Continue the post below on Permacoin and peer-to-peer storage for digital preservation, picking up right after its final sentence.
TEXT FOR ANALYSIS Block Start
Tuesday, June 24, 2014


For a long time there have been a number of possible "holy grails" for digital preservation, ideas that if it were possible to implement them would transform the problem. One of them has been the idea of an Internet-scale peer-to-peer network that would use excess disk storage at everyone's computers, in the same way that networks like Folding@Home use excess CPU, to deliver a robust, attack-resistant, decentralized storage infrastructure. Intermemory, from NEC's Princeton lab in 1998, was one of the first, but the concept is so attractive that there have been many others, such as Berkeley's Oceanstore. None have succeeded in attracting the mass participation of projects such as Folding@Home. None have become a widely-used infrastructure for digital preservation because without mass participation none provides the needed robustness or capacity.

By far the most successful peer-to-peer network in attracting participation has been Bitcoin, because the reward for participation is monetary. Now, it seems to me that Andrew Miller and his co-authors from the University of Maryland and Microsoft Research have taken a giant step towards this "holy grail" with their paper Permacoin: Repurposing Bitcoin Work for Data Preservation (hereafter MJSPK). This is despite the fact that, as I predicted in a comment last April, the current Bitcoin implementation has now definitively failed in its goal of establishing a decentralized currency because GHash has, for extended periods, controlled an absolute majority of the mining power. Follow me below the fold for my analysis of Permacoin and how this failure affects it.

Why didn't Intermemory, Oceanstore and the others succeed? I can think of a number of reasons:
  • Their model of the edge of the Internet was that there were a lot of desktop computers, continuously connected and powered-up, with low latency and no bandwidth charges, and with 3.5" hard disks that were mostly empty. Since then, the proportion of the edge with these characteristics has become vanishingly small.
TEXT FOR ANALYSIS Block End
PROVIDED DATA Block Start
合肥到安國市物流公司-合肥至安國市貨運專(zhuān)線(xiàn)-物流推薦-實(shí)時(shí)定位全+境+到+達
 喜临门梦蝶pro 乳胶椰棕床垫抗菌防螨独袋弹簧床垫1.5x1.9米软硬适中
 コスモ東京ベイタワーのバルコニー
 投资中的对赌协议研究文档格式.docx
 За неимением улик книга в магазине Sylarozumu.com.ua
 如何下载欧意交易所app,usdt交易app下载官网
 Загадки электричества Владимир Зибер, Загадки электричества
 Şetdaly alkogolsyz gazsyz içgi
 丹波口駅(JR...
PROVIDED DATA Block End
*ANSWER TO THE PROBLEM*
  • In many cases, for example Samsara, the idea was that participants would contribute disk space and, in return, be entitled to store data in the network. Mechanisms were needed to enforce this trade, to ensure that peers actually did store the data they claimed to, and these mechanisms turned out to be hard to make attack-resistant.
  • Even if erasure coding were used to reduce the overall replication factor, it would still be necessary for participants to contribute significantly more space than they could receive in return. And the replication factor would need to be higher than in a centrally managed storage network.
  • I don't remember any case in which participants could expect a monetary reward. In the days when storage was thought to be effectively free, why would participants need to be paid? Alas, storage is a lot less free than it used to be.
  • The idea that peer-to-peer technology could construct a reliable long-term storage infrastructure from a self-organizing set of unreliable, marginally motivated desktops wasn't persuasive.
So, the holy grail needs a network consisting of permanently connected servers, which generate monetary income more than enough to cover their costs.  Bitcoin is such a network; the rewards are not merely monetary, but also speculative, always a major draw. They have been enough to drive a large and continuing  investment in hardware. MJSPK estimate a lower bound of $80M for the current network, likely a considerable under-estimate. Note also that this investment has a very short productive life:
the overall network hash rate has been doubling every 3-4 weeks, and therefore, mining equipment has been losing half its production capability within the same time frame. After 21-28 weeks (7 halvings), mining rigs lose 99.3% of their value. So there is very high equipment turnover in the mining industry.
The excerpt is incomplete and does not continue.